Age, Biography and Wiki
Gwilym Simcock was born on 24 February, 1981. Discover Gwilym Simcock's Biography, Age, Height, Physical Stats, Dating/Affairs, Family and career updates. Learn How rich is He in this year and how He spends money? Also learn how He earned most of networth at the age of 39 years old?
|Age||40 years old|
|Born||24 February 1981|
We recommend you to check the complete list of Famous People born on 24 February. He is a member of famous with the age 40 years old group.
Gwilym Simcock Height, Weight & Measurements
At 40 years old, Gwilym Simcock height not available right now. We will update Gwilym Simcock's Height, weight, Body Measurements, Eye Color, Hair Color, Shoe & Dress size soon as possible.
|Body Measurements||Not Available|
|Eye Color||Not Available|
|Hair Color||Not Available|
Dating & Relationship status
He is currently single. He is not dating anyone. We don't have much information about He's past relationship and any previous engaged. According to our Database, He has no children.
Gwilym Simcock Net Worth
His net worth has been growing significantly in 2020-2021. So, how much is Gwilym Simcock worth at the age of 40 years old? Gwilym Simcock’s income source is mostly from being a successful . He is from . We have estimated Gwilym Simcock's net worth, money, salary, income, and assets.
|Net Worth in 2021||$1 Million - $5 Million|
|Salary in 2020||Under Review|
|Net Worth in 2019||Pending|
|Salary in 2019||Under Review|
|Source of Income|
Gwilym Simcock Social Network
|Wikipedia||Gwilym Simcock Wikipedia|
Simcock was born in Bangor, Gwynedd. At the age of eleven he attained the highest marks in the country for his Associated Board Grade 8 exams – on both piano and French horn. He went on to study classical piano, French horn and composition at Chetham's School, Manchester, where he was introduced to jazz by pianist and teacher Les Chisnall and bassist and teacher Steve Berry. He went on to study jazz piano at The Royal Academy of Music, London with John Taylor, Nikki Iles, Nick Weldon and Geoff Keezer.

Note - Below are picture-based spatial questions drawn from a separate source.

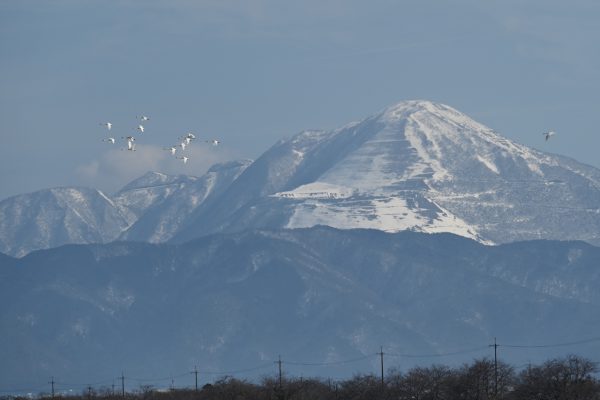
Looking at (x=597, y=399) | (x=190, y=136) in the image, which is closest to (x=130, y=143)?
(x=190, y=136)

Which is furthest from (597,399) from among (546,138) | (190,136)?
(190,136)

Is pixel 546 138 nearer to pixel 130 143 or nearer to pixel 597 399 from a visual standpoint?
pixel 597 399

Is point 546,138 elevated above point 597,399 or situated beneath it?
elevated above

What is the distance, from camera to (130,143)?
188875 millimetres

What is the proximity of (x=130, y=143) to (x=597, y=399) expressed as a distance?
5759cm

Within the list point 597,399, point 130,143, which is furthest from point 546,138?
point 130,143

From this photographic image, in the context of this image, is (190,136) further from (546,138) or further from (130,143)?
(546,138)

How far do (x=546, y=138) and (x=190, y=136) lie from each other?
37.5m

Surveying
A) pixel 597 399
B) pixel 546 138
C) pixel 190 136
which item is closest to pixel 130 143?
pixel 190 136

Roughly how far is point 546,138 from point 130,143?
1681 inches

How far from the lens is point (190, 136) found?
645 ft

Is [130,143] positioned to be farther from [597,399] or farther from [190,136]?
[597,399]

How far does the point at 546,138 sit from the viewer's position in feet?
624

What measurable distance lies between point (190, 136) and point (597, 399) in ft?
171
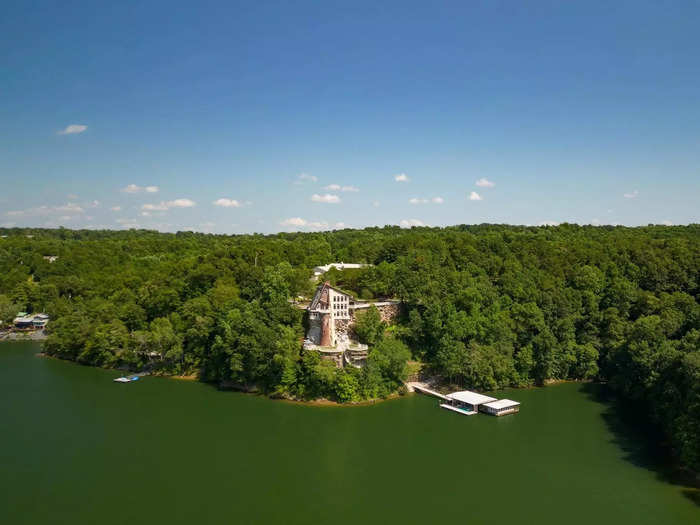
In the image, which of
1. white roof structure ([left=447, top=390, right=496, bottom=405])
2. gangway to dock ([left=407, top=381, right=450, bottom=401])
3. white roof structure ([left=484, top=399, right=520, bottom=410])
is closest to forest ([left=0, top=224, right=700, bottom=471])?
gangway to dock ([left=407, top=381, right=450, bottom=401])

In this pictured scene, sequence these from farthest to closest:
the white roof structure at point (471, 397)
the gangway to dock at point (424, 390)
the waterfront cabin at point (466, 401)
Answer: the gangway to dock at point (424, 390) → the white roof structure at point (471, 397) → the waterfront cabin at point (466, 401)

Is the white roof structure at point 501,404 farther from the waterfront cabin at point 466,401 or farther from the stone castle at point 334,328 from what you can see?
the stone castle at point 334,328

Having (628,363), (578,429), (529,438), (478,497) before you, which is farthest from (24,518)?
(628,363)

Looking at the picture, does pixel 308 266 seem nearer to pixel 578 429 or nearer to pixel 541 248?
pixel 541 248

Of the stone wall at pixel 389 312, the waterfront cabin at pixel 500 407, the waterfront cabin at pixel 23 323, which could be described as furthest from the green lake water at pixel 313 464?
the waterfront cabin at pixel 23 323

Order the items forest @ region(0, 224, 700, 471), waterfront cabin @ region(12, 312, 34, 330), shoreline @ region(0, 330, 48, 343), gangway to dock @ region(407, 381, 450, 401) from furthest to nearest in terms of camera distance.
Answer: waterfront cabin @ region(12, 312, 34, 330) → shoreline @ region(0, 330, 48, 343) → gangway to dock @ region(407, 381, 450, 401) → forest @ region(0, 224, 700, 471)

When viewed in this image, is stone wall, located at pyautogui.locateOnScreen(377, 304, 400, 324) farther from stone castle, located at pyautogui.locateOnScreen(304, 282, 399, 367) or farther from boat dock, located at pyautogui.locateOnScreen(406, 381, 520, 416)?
boat dock, located at pyautogui.locateOnScreen(406, 381, 520, 416)

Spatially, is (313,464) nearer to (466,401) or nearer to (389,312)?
(466,401)
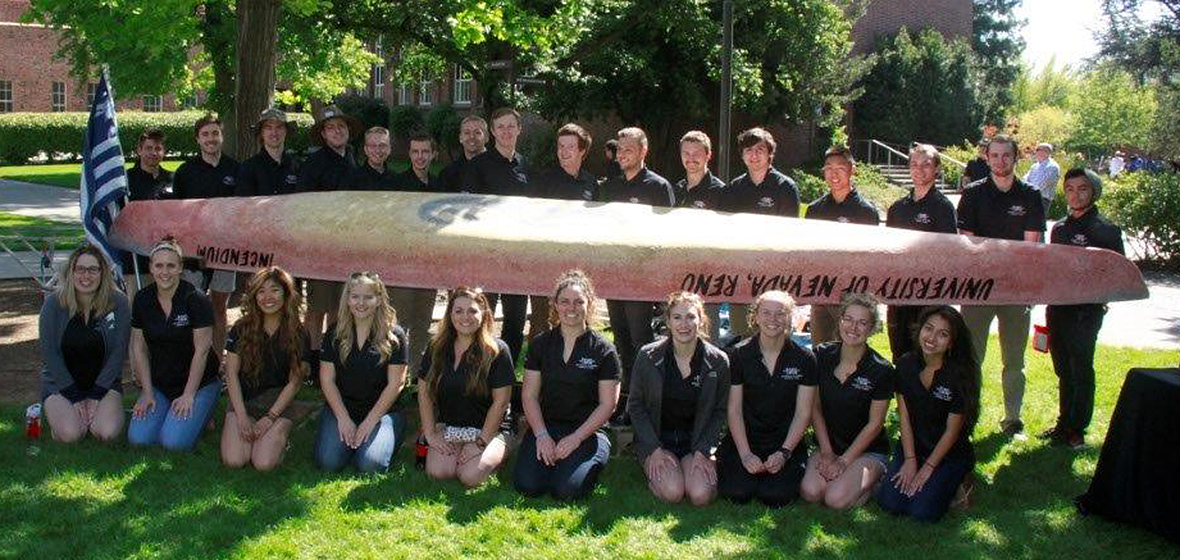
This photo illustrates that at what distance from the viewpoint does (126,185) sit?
6.75 meters

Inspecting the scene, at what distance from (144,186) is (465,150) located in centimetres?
210

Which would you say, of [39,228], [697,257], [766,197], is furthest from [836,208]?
[39,228]

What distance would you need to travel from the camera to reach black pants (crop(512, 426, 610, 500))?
482cm

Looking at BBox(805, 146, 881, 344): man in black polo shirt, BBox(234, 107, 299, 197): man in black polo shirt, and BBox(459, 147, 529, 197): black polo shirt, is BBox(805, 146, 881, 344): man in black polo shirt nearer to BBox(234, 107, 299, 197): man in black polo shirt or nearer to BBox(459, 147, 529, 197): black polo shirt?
BBox(459, 147, 529, 197): black polo shirt

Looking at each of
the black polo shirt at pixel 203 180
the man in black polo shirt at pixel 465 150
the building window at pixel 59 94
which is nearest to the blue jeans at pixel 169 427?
the black polo shirt at pixel 203 180

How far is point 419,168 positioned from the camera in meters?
6.67

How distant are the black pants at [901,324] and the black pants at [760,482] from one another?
4.55ft

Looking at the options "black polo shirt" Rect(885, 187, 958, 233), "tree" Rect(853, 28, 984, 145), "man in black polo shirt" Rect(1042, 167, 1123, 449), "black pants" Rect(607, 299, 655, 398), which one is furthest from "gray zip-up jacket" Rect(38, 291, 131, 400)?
"tree" Rect(853, 28, 984, 145)

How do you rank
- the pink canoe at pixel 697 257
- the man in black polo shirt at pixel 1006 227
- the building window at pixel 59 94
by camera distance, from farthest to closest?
the building window at pixel 59 94
the man in black polo shirt at pixel 1006 227
the pink canoe at pixel 697 257

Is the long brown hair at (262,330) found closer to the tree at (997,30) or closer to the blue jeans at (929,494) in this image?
the blue jeans at (929,494)

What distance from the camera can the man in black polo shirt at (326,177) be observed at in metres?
6.77

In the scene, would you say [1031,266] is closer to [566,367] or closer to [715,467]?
[715,467]

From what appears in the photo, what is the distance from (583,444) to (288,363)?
1527 mm

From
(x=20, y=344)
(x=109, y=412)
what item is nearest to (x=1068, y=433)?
(x=109, y=412)
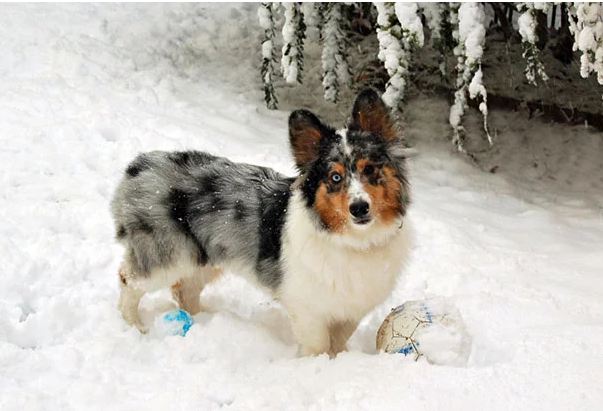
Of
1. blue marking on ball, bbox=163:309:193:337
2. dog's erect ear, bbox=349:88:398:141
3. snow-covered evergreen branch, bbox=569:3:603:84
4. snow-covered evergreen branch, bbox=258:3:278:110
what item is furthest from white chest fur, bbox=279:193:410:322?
snow-covered evergreen branch, bbox=258:3:278:110

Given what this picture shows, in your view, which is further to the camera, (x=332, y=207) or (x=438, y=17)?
(x=438, y=17)

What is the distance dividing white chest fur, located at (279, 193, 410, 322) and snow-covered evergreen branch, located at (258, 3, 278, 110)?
400cm

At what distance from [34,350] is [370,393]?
6.42 ft

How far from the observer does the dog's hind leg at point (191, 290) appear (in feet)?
14.6

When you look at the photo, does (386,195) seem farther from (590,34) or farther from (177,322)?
(590,34)

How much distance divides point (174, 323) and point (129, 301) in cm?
35

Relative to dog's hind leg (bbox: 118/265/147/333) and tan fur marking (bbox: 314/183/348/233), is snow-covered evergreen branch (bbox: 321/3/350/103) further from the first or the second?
tan fur marking (bbox: 314/183/348/233)

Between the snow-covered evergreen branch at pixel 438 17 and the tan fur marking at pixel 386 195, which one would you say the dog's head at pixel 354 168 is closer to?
the tan fur marking at pixel 386 195

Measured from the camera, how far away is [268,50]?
24.4 ft

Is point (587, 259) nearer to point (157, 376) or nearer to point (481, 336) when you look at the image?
point (481, 336)

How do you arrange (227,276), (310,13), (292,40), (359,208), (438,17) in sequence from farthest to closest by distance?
(310,13)
(292,40)
(438,17)
(227,276)
(359,208)

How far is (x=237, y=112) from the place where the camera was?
7555 mm

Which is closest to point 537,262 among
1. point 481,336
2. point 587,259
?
point 587,259

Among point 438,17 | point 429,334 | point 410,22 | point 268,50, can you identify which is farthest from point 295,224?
point 268,50
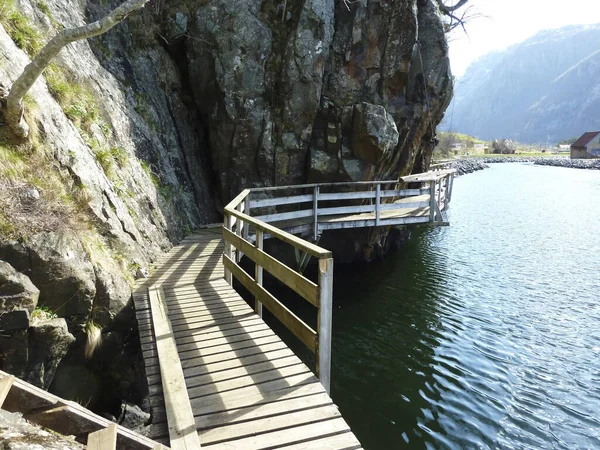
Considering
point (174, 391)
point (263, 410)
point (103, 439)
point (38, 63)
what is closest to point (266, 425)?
point (263, 410)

He was a member of Tim Garland's Lighthouse Trio, however left in 2013 being replaced by John Turville. He was a member of Malcolm Creese's Acoustic Triangle, Stan Sulzmann's Neon, and Bill Bruford's Earthworks. He has also played with musicians including Dave Holland, Lee Konitz, Bob Mintzer, Bobby McFerrin, Kenny Wheeler, Iain Ballamy, Julian Argüelles, Pete King, Don Weller, Steve Waterman, and Torsten de Winkel / New York Jazz Guerrilla. He is a founder member of The Impossible Gentlemen.
In 2011 his album Good Days At Schloss Elmau was one of the twelve nominees for the Mercury Music Prize, ultimately losing to PJ Harvey's Let England Shake.
In 2008 he was commissioned to perform at The Proms at the Royal Albert Hall in London. He composed a Piano Concerto "Progressions" which he performed with his trio and the BBC Concert Orchestra on 9 August 2008, broadcast live on BBC2 TV.
On 5 October 2008 he was featured in an evening at the King's Place Opening Festival in which he performed four concerts leading four different groups including a duo with John Taylor.
In 2006 he was the first jazz musician to be selected for the BBC Radio 3 New Generation Artists scheme, and this was extended to 2008. It involved numerous recordings that were broadcast on BBC Radio 3 as solo performances, and his trio appearance at the Wigmore Hall during the London Jazz Festival 2006 (broadcast 7 July 2007).
His trio, which has performed at festivals and venues worldwide such as the North Sea Jazz Festival 2007, now features James Maddren (drums) and Yuri Goloubev (bass), while his debut album featured Stan Sulzmann, John Parricelli, Phil Donkin, Martin France and Ben Bryant. He was chosen by Chick Corea for a solo concert performance and live recording at Klavier Festival Ruhr 2007. This concert was broadcast on WDR radio and 20,000 copies were given away as a cover mount CD in Germany's leading music magazine Fonoforum.
Gwilym Simcock (born 24 February 1981) is a Welsh pianist and composer working in both jazz and classical music, and often blurring the boundaries of the two.